- _Listed records_

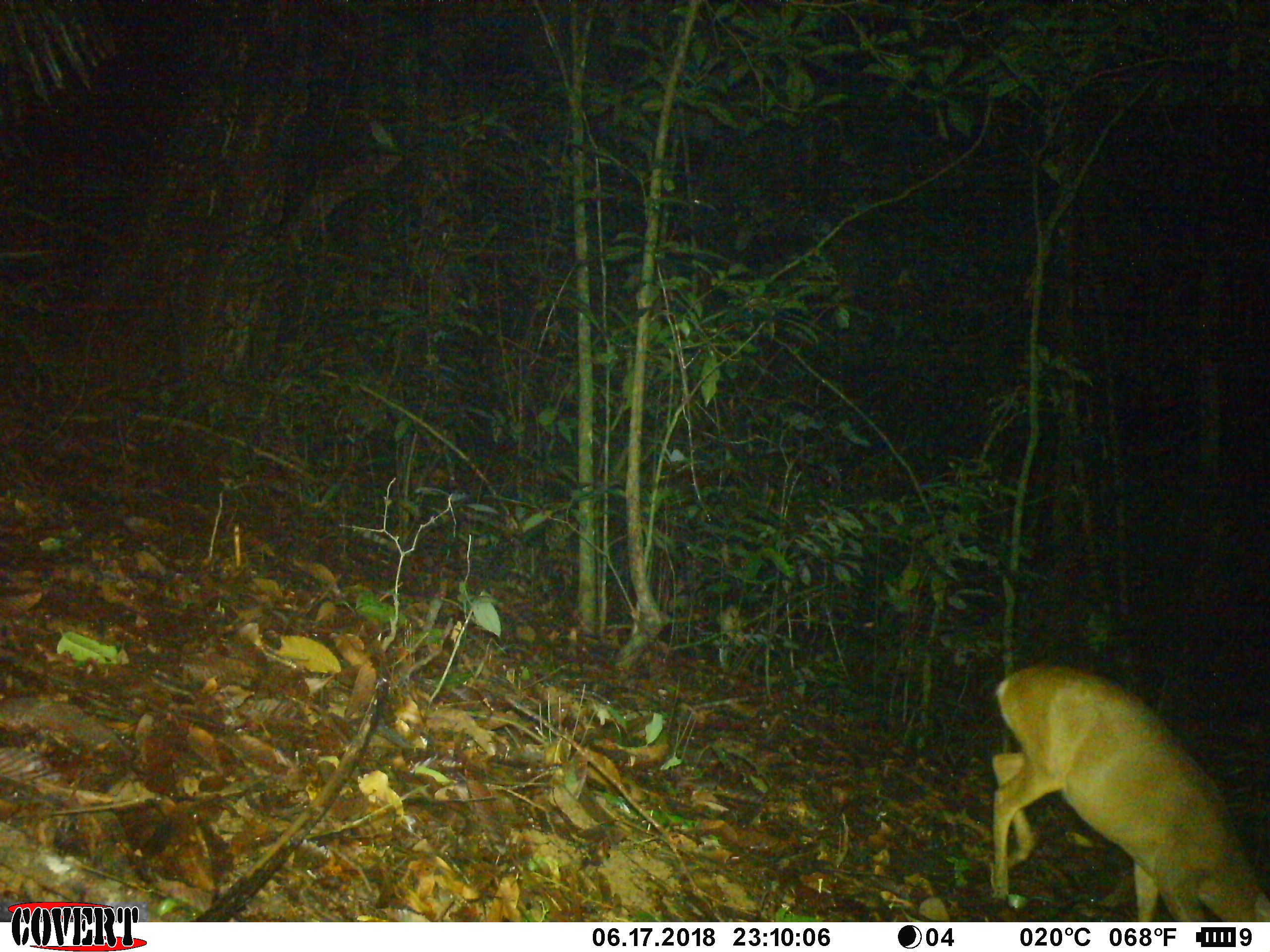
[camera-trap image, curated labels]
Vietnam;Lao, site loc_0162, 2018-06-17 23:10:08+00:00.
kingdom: Animalia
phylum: Chordata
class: Mammalia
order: Artiodactyla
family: Cervidae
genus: Muntiacus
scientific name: Muntiacus vuquangensis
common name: large-antlered muntjac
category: large antlered muntjac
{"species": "large antlered muntjac (large-antlered muntjac) (Muntiacus vuquangensis)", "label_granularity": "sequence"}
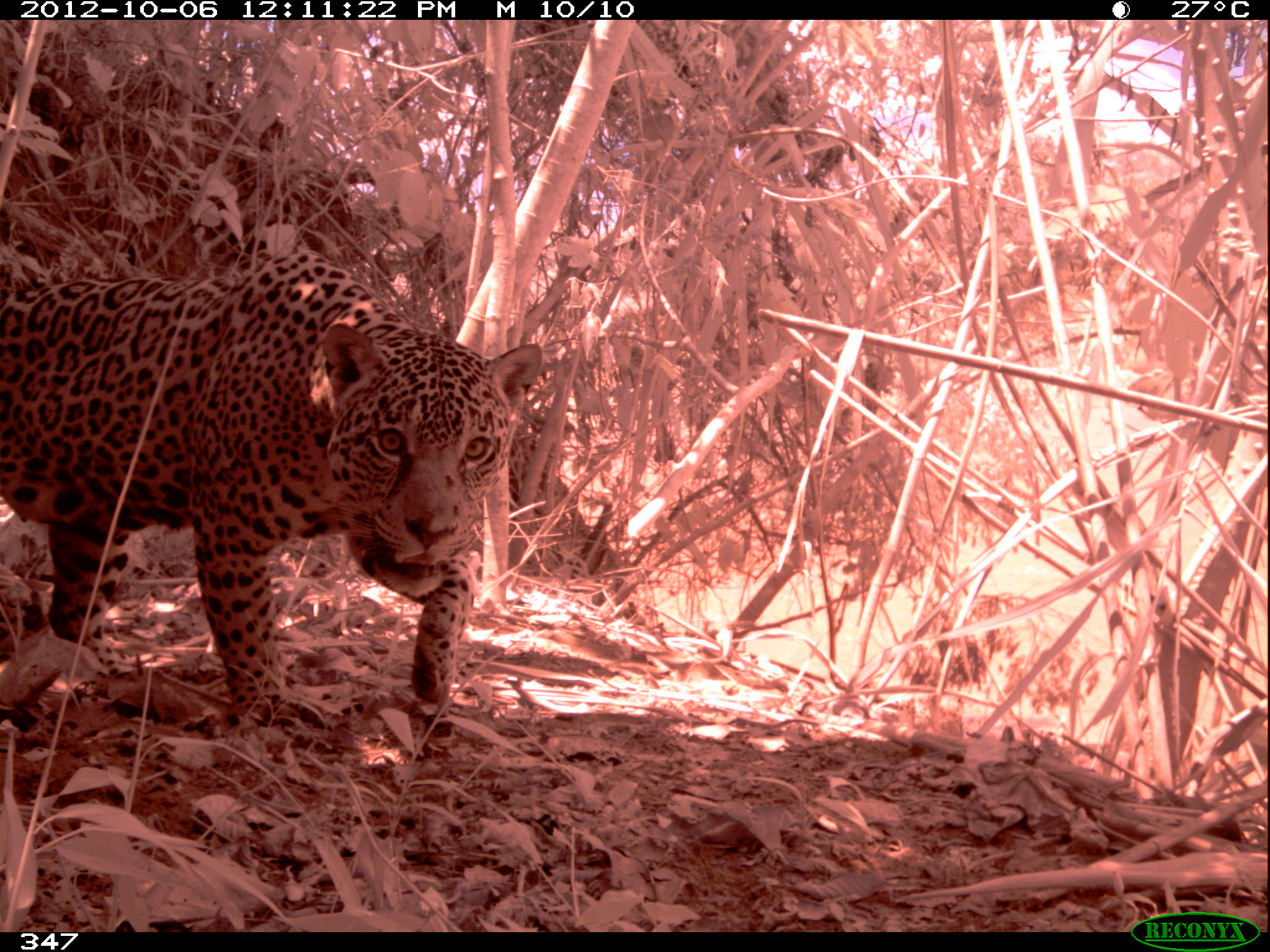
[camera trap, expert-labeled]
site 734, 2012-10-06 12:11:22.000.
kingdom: Animalia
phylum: Chordata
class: Mammalia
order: Carnivora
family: Felidae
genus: Panthera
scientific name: Panthera onca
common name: jaguar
Panthera onca (jaguar).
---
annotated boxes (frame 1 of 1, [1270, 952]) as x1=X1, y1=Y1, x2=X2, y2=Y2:
panthera onca: x1=0, y1=247, x2=545, y2=723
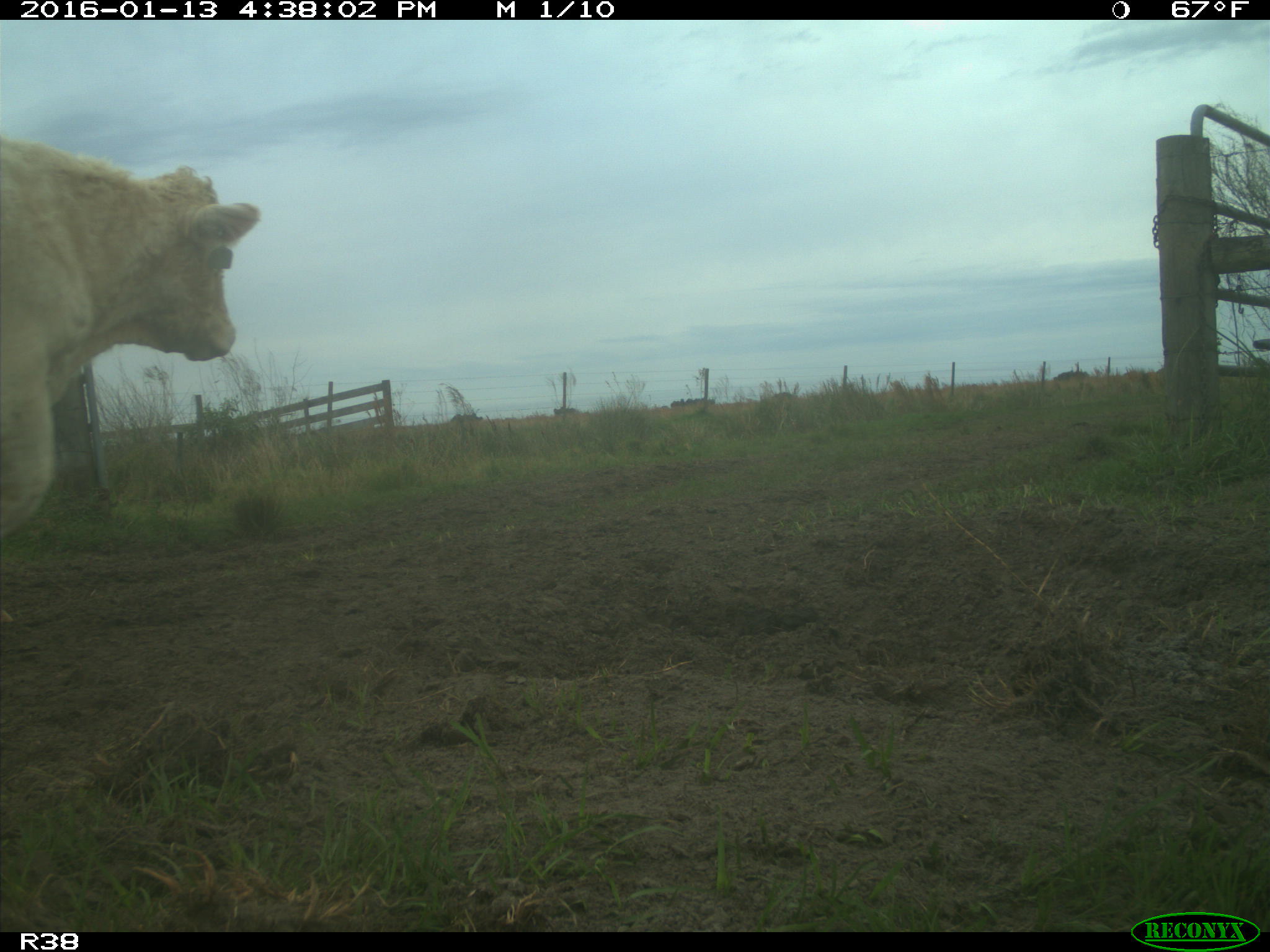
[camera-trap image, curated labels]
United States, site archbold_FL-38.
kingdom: Animalia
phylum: Chordata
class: Mammalia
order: Artiodactyla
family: Bovidae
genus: Bos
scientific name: Bos taurus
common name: domestic cow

- _Task instructions_
Note every line of the entries in which "Muntiacus" appears, and copy it down.

- _Answer space_
genus: Muntiacus
scientific name: Muntiacus vuquangensis
{"species": "large antlered muntjac (large-antlered muntjac) (Muntiacus vuquangensis)", "label_granularity": "sequence"}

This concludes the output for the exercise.